Flutter can absolutely talk to Java code—that’s how you access Android native features. The key concept you need is Platform Channels.
I’ll walk you through it step-by-step, from idea → code → common use cases.
Big picture (how Flutter talks to Java)
Flutter (Dart)
↓ Platform Channel
Android (Java)
Flutter sends a message → Java handles it → Java sends a result back.
Method 1: Using Platform Channels (Most Common & Recommended)
Step 1: Create a MethodChannel in Flutter (Dart)

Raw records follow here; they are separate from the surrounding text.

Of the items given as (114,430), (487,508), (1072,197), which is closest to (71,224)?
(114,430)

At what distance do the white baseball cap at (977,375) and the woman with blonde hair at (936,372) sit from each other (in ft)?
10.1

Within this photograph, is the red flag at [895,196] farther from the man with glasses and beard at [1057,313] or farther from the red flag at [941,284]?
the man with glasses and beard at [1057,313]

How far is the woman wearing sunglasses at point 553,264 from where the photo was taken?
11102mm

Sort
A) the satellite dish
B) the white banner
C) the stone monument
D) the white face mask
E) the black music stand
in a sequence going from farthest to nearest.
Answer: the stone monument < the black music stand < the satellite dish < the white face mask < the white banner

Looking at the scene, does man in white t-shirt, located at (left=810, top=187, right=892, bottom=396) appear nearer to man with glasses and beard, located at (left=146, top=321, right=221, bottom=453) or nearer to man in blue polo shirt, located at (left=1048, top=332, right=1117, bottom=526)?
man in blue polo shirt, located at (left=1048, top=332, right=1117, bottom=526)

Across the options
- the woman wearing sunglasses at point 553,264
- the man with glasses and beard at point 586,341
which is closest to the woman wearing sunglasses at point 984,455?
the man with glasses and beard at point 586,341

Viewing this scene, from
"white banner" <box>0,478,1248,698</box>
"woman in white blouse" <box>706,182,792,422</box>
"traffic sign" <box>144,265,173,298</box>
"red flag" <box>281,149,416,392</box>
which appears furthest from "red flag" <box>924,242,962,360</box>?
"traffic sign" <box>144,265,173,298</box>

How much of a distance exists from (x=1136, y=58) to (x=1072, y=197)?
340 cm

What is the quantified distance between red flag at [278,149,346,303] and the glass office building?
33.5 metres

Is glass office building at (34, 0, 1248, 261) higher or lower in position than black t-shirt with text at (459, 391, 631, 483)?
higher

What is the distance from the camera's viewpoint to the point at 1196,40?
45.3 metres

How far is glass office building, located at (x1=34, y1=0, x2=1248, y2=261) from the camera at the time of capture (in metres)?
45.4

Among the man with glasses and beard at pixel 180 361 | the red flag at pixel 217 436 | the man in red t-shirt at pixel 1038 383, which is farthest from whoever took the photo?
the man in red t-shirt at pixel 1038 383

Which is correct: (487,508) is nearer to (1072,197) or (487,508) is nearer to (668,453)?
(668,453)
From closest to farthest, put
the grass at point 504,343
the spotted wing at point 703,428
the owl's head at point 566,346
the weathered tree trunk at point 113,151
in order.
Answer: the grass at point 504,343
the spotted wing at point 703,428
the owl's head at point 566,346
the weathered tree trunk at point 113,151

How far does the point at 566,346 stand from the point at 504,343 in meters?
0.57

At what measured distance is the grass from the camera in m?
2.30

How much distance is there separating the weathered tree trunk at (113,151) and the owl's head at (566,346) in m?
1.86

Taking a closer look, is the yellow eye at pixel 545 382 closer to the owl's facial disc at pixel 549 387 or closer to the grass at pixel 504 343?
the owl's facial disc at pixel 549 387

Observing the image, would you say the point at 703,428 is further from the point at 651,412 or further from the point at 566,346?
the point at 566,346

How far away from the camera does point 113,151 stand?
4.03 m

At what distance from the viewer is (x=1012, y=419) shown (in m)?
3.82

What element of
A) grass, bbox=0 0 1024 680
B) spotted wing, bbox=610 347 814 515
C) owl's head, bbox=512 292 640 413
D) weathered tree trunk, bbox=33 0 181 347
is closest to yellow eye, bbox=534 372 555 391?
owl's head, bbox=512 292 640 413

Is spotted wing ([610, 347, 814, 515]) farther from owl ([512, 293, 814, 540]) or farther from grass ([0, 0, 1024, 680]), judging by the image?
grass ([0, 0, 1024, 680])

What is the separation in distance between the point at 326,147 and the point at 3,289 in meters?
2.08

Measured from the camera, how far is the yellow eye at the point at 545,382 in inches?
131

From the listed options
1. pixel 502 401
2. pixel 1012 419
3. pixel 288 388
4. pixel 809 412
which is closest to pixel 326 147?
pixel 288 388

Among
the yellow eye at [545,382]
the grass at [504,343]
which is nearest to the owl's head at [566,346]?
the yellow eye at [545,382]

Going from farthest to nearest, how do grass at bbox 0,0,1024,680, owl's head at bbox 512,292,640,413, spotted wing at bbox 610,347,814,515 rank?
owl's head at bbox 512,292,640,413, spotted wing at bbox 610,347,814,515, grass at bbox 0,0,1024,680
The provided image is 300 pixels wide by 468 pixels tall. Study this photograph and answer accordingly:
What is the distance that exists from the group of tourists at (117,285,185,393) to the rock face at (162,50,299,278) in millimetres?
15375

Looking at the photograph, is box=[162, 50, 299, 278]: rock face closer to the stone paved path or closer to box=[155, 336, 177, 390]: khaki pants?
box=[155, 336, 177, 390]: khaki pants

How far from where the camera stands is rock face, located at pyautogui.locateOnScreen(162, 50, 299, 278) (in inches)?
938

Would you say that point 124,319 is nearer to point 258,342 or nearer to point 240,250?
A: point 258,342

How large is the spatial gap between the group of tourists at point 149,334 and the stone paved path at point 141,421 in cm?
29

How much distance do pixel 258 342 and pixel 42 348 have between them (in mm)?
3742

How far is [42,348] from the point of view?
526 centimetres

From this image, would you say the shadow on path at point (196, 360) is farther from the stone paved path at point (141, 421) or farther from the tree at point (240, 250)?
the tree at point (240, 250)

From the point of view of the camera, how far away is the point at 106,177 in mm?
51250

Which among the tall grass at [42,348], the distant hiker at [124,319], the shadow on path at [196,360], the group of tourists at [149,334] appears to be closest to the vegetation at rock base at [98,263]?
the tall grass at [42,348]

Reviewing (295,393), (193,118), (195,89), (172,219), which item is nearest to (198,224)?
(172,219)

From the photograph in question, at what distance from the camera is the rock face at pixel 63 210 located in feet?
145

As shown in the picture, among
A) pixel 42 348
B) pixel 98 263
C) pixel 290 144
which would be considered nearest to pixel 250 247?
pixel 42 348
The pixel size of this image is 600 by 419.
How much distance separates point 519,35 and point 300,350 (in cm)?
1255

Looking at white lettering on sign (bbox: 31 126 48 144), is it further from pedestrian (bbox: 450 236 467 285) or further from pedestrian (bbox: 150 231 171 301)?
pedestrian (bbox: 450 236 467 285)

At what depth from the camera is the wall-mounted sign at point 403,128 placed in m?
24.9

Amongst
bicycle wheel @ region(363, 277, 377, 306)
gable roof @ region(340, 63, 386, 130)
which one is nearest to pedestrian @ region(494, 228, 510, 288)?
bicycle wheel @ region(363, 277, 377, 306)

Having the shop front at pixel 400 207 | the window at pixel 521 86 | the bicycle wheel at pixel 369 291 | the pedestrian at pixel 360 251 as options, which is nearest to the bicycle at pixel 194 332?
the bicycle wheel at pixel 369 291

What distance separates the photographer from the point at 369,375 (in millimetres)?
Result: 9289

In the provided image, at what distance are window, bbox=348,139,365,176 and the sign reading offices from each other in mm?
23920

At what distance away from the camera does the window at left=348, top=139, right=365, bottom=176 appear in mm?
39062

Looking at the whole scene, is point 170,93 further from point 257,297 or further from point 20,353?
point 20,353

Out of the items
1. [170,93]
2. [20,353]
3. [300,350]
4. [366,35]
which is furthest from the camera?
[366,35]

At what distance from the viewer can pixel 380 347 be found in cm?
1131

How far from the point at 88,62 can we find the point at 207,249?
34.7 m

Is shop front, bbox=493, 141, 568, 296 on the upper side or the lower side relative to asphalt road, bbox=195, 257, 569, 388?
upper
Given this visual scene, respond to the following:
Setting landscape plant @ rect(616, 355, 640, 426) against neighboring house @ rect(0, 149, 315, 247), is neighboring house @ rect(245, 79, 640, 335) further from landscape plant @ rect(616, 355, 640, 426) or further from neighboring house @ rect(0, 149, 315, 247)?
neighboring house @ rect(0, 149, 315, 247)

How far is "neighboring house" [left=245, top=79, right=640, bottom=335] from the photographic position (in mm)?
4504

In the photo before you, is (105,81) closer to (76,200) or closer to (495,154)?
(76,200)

import 'package:flutter/services.dart';
class NativeService {
static const platform = MethodChannel('com.example/native');
static Future<String> getDeviceName() async {
try {
final String result = await platform.invokeMethod('getDeviceName');
return result;
} catch (e) {
return "Failed to get device name";
}
}
}
Usage in UI:
TextButton(
onPressed: () async {
String name = await NativeService.getDeviceName();
print(name);
},
child: Text("Get Device Name"),
)
Step 2: Handle the call in Java (Android side)
Open:
android/app/src/main/java/.../MainActivity.java
package com.example.myapp;
import android.os.Build;
import androidx.annotation.NonNull;
import io.flutter.embedding.android.FlutterActivity;
import io.flutter.embedding.engine.FlutterEngine;
import io.flutter.plugin.common.MethodChannel;
public class MainActivity extends FlutterActivity {
private static final String CHANNEL = "com.example/native";
@Override
public void configureFlutterEngine(@NonNull FlutterEngine flutterEngine) {
super.configureFlutterEngine(flutterEngine);
new MethodChannel(
flutterEngine.getDartExecutor().getBinaryMessenger(),
CHANNEL
).setMethodCallHandler(
(call, result) -> {
if (call.method.equals("getDeviceName")) {
String deviceName = Build.MODEL;
result.success(deviceName);
} else {
result.notImplemented();
}
}
);
}
}
Now Flutter ↔ Java communication works 🎉
Method 2: Passing Data (Arguments) from Flutter to Java
Flutter
await platform.invokeMethod(
'addNumbers',
{"a": 5, "b": 10},
);
Java
if (call.method.equals("addNumbers")) {
int a = call.argument("a");
int b = call.argument("b");
result.success(a + b);
}
Method 3: Calling Java Code Continuously (EventChannel)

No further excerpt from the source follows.